Dan bagi para orang tua, mari kita lebih bijak dalam menyikapi permasalahan di sekolah atau pesantren. Jangan buru-buru merekam dan memviralkan. Sebelum tangan kita gemetar mengetik “tolong viralkan,” coba tanyakan: apakah ini akan menyelesaikan masalah atau justru merusak pendidikan anak-anak kita sendiri?
Jika terus dibiarkan tanpa solusi, pendidikan kita akan berada di persimpangan yang membingungkan.
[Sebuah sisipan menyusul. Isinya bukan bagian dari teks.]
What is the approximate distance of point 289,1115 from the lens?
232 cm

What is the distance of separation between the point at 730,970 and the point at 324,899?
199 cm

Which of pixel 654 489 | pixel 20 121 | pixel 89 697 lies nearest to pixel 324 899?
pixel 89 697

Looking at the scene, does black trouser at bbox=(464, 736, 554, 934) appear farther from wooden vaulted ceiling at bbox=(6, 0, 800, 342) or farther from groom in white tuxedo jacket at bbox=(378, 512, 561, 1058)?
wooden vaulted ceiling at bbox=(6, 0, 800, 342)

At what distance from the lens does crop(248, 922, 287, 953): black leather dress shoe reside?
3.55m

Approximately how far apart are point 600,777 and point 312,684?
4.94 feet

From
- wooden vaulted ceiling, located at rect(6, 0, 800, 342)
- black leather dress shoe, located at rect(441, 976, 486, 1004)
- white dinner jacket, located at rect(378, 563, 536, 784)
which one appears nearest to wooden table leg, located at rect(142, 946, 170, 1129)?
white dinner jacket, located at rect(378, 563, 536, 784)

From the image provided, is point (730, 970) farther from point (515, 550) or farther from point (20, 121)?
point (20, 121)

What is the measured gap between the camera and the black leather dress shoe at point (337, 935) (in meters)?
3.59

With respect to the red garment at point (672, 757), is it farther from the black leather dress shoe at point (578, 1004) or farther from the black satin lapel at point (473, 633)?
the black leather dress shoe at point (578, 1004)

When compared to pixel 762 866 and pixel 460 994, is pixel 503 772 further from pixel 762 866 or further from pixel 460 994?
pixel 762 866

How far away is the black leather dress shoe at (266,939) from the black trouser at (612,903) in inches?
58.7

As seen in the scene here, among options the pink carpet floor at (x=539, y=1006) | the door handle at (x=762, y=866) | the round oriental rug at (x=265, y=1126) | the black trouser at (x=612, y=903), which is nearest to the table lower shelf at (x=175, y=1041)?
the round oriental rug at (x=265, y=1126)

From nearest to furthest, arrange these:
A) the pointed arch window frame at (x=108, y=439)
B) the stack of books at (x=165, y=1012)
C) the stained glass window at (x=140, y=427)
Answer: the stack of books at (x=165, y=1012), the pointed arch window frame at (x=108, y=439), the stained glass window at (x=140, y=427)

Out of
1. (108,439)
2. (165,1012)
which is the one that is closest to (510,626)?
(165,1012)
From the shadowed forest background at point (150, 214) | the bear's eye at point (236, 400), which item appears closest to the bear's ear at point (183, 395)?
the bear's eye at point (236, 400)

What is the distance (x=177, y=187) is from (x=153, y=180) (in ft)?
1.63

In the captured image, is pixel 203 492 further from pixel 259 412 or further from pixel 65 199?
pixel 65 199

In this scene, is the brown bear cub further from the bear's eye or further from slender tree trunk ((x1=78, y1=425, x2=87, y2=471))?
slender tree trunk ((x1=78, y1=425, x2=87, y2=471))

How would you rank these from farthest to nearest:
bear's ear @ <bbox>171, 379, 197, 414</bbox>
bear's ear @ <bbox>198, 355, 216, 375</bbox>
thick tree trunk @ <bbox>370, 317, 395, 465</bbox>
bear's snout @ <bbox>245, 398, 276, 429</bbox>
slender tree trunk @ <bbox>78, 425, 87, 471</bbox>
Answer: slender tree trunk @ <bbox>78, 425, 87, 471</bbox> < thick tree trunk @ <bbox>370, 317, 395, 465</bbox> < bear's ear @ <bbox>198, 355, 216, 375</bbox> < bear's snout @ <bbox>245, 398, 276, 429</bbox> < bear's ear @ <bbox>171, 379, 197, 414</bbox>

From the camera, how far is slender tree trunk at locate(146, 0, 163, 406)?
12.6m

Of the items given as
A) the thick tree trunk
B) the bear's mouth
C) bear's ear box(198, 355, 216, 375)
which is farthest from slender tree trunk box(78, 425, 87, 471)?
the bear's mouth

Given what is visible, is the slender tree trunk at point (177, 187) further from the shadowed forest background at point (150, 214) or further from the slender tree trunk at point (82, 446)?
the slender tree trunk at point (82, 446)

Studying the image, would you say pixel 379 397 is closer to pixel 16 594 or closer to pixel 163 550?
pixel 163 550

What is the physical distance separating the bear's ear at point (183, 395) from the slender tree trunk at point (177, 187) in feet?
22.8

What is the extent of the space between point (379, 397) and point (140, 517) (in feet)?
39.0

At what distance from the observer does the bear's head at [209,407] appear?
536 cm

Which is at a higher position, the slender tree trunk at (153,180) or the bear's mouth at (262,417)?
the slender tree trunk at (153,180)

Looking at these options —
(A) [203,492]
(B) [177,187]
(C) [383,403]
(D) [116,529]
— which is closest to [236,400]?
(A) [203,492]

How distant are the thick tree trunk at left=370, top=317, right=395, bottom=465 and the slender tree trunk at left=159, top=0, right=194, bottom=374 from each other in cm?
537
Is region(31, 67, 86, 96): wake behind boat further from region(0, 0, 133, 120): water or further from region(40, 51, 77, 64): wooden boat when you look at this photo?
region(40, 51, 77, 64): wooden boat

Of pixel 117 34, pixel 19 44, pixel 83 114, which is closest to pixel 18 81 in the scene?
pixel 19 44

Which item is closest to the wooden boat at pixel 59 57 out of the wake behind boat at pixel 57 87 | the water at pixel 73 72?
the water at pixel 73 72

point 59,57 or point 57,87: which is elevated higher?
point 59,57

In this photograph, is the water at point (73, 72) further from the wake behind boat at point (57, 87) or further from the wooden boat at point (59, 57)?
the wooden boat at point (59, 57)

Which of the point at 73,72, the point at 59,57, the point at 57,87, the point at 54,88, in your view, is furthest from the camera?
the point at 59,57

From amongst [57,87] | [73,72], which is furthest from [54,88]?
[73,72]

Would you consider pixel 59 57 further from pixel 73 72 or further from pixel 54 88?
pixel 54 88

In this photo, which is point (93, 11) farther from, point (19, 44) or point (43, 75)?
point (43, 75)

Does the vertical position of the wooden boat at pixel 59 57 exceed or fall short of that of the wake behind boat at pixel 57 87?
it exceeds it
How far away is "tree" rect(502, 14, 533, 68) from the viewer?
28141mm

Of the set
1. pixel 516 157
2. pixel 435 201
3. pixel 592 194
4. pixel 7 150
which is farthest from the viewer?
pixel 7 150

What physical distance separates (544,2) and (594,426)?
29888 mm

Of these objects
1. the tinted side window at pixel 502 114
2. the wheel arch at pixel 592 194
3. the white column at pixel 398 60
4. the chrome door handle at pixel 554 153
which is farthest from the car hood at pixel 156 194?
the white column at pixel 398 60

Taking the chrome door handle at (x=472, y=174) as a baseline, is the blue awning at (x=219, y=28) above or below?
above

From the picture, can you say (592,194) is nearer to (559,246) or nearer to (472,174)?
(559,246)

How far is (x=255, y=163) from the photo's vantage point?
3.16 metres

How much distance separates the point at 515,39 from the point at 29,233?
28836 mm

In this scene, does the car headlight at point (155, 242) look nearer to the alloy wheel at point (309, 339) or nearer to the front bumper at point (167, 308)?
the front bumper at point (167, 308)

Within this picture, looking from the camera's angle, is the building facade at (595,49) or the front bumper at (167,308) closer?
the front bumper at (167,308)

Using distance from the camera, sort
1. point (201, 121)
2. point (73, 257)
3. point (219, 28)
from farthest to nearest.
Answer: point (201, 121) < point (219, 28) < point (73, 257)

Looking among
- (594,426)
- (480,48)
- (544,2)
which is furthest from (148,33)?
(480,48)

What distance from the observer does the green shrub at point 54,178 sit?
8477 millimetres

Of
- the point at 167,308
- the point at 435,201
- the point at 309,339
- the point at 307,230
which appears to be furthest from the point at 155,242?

Guru dan ustaz semakin takut mendisiplinkan, murid dan santri semakin sulit diarahkan, dan orang tua semakin mudah menyalahkan. Kita tak bisa lagi membiarkan sekolah dan pesantren berubah menjadi medan perang antara pendidik dan orang tua, apalagi antara pendidik dan hukum. Karena jika itu terjadi, anak-anak kita yang akan menjadi korban sesungguhnya.
Mungkin sudah saatnya kita berhenti bertanya “siapa yang salah?” dan mulai mencari jalan tengah. Sebab, di tangan guru dan ustaz yang dihormati serta murid dan santri yang memahami batasannya, pendidikan akan menemukan kembali esensinya: bukan sekadar mengajar, tetapi mendidik.